Die 70-jährige verrentete Mieterin des zugrunde liegenden Streitfalls bewohnt seit 1958 nun noch allein eine Vier-Zimmer-Wohnung von rund 100 m² im Münchner Gärtnerplatzviertel. Der Mietvertrag war von ihren Eltern zum damaligen Mietpreis von 190 DM monatlich geschlossenen worden. Die Kaltmiete kalt belief sich zuletzt auf 517,66 Euro. Die im 3. OG gelegene Wohnung ist bisher mit zwei Gaseinzelöfen, doppelt verglasten Fenstern und zweiadrigen Elektroleitungen ausgestattet. Nur für die Badewanne gibt es einen Gasdurchlauferhitzer für Warmwasser. Die Mieterin beziffert ihre Gaskosten auf 24 Euro monatlich.
Im Mai 2015 unterrichtete der 2011 in die Vermieterstellung eingetretene neue Eigentümer und Kläger die Mieterin von den geplanten Baumaßnahmen und kündigte nach Fertigstellung eine Mieterhöhung um 751,67 Euro auf dann 1.296,33 Euro an Diese teilte umgehend mit, ihre Zustimmung zu verweigern.
Die Beklagte behauptet, die angekündigten Modernisierungsmaßnahmen seien nur vorgeschoben, um sie zum Auszug zu bewegen, um dann den Wohnungszuschnitt ändern und weitergehende Modernisierungen durchführen zu können. Überdies handele es sich nicht um Modernisierungsmaßnahmen, sondern um Luxusmodernisierungen zur Vertreibung der alten Mietparteien. Schließlich läge auch aufgrund der enormen geplanten Mieterhöhung ein Härtefall vor.

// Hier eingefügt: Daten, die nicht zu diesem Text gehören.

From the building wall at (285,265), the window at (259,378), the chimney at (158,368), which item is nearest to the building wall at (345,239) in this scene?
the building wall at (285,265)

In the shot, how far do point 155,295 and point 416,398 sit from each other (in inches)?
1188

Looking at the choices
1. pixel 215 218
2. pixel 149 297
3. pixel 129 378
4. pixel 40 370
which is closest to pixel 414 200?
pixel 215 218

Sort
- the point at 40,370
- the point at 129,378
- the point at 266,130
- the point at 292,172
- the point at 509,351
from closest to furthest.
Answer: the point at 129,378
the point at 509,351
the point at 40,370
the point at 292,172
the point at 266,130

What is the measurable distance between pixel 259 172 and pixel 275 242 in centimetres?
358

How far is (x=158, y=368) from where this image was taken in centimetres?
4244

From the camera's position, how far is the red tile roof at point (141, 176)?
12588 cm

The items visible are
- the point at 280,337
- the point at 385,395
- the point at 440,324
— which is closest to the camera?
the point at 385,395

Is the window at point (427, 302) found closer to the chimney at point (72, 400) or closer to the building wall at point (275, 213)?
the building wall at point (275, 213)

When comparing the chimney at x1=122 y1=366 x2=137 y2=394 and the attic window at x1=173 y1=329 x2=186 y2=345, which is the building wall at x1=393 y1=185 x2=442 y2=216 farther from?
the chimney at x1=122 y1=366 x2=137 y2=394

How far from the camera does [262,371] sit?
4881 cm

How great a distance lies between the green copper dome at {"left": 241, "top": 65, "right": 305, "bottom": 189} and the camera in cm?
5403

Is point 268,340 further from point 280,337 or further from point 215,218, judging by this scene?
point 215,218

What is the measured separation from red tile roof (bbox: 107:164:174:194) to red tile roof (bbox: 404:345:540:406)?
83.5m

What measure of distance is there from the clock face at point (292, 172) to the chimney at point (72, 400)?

Das Amtsgericht München gab dem Kläger Recht. Auf Seite des Klägers sei vorliegend zu berücksichtigen, dass er sein Mietobjekt dem üblichen Wohnkomfort sowie den jeweiligen technischen und sonstigen nachgefragten Standards anpassen müsse, um die Vermietbarkeit des Hausbesitzes langfristig zu sichern. Hier handele es sich gerade nicht um überdurchschnittliche Ausstattungen, die regelmäßig nur von einem kleinen Interessentenkreis nachgefragt werden würden, sondern vielmehr um typische Modernisierungsmaßnahmen zur Anpassung des mietvertraglichen Dauerschuldverhältnisses an den Wandel des Fortschritts, die geradezu als durchschnittliches Niveau nach heutigem Standard von jedem Mieter erwartet werden könnten.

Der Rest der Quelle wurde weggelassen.